--- Begin ---
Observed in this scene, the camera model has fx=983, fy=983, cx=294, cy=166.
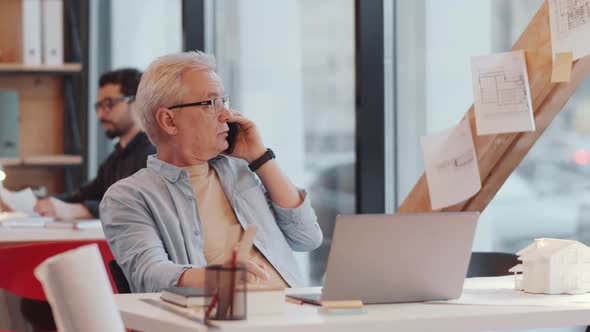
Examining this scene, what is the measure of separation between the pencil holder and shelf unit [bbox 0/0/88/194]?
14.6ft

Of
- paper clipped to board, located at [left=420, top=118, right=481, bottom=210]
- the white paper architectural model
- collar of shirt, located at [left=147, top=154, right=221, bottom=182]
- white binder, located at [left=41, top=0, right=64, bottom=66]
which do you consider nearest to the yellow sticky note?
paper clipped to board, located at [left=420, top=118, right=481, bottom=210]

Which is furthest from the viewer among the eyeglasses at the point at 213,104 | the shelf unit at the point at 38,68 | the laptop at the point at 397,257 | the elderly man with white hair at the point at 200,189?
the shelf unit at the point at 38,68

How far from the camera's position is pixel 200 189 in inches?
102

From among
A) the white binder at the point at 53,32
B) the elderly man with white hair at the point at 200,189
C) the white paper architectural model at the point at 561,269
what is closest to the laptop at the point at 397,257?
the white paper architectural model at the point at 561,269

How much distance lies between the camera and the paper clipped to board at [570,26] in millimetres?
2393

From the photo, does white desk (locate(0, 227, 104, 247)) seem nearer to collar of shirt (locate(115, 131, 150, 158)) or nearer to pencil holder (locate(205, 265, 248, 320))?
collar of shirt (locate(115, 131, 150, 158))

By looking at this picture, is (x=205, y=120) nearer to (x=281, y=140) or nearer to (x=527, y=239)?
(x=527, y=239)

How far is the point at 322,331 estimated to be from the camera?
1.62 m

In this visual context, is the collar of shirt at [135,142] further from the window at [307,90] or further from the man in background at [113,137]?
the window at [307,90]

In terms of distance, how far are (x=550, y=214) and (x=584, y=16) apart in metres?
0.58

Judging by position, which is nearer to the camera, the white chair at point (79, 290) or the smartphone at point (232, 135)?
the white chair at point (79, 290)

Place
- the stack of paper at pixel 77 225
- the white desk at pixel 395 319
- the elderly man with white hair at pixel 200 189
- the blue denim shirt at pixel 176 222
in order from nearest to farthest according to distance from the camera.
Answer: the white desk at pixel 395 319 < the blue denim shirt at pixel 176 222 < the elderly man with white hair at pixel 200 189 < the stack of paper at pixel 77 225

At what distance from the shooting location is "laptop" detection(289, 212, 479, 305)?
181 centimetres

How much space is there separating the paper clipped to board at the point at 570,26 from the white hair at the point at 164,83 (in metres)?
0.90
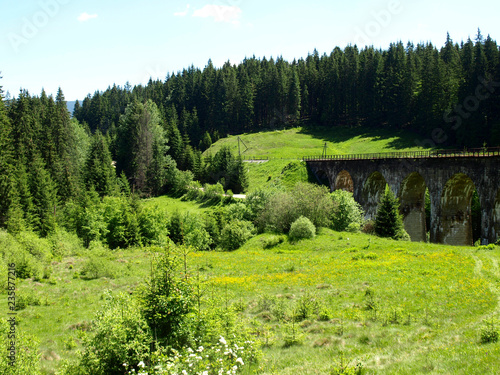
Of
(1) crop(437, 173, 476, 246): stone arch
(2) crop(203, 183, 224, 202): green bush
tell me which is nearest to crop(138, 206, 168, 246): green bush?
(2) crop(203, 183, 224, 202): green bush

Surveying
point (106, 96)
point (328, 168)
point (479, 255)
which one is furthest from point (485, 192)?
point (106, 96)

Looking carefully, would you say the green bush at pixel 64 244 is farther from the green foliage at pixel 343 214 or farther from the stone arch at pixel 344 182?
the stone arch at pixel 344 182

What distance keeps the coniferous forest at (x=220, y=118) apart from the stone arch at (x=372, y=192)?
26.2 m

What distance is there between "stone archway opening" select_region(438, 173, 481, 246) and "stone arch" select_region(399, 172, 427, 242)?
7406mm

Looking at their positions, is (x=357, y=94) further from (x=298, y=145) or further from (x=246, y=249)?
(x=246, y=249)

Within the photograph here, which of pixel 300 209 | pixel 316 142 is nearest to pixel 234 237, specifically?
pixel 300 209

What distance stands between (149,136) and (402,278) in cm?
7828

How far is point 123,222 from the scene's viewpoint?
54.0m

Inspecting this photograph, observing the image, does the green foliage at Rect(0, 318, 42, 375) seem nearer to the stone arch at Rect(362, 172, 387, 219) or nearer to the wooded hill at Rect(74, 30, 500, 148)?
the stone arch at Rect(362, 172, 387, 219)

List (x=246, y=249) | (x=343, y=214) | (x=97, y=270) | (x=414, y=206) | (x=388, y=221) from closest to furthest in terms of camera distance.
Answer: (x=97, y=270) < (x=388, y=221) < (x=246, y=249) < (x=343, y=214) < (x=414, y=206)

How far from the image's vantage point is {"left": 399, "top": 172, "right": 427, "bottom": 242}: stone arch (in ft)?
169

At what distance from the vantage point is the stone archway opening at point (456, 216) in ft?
--- End ---
--- Begin ---
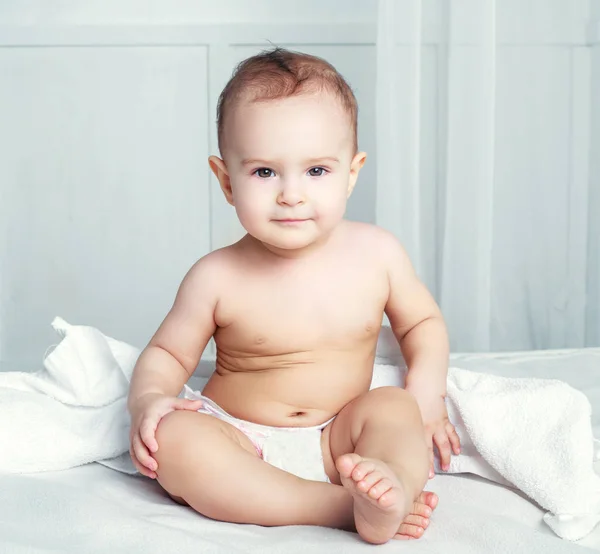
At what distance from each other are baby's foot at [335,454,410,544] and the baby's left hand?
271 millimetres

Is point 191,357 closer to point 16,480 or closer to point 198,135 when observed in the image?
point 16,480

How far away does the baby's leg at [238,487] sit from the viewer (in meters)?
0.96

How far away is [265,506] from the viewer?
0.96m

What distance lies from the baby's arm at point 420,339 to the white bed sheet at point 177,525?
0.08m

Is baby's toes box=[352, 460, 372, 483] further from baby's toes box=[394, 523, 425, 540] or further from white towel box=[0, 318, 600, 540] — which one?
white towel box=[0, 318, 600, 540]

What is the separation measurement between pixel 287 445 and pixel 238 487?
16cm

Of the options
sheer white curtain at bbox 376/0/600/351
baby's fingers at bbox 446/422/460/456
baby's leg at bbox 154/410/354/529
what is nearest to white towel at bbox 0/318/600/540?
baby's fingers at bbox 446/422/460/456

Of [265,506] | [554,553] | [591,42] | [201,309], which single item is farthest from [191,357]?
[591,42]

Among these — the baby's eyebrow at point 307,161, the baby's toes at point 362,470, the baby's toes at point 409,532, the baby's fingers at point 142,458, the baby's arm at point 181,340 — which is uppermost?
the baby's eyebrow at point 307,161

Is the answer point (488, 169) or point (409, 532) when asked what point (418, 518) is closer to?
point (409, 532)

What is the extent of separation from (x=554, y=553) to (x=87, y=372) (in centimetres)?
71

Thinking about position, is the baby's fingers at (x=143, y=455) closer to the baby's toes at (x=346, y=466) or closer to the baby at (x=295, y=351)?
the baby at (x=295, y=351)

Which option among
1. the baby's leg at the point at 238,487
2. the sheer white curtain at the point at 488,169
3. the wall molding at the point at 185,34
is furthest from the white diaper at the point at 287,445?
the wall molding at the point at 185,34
--- End ---
■ Task objective ■
Count the lines in the entries above that contain the string "stack", and reply with the number alone.

■ Exercise response ■
2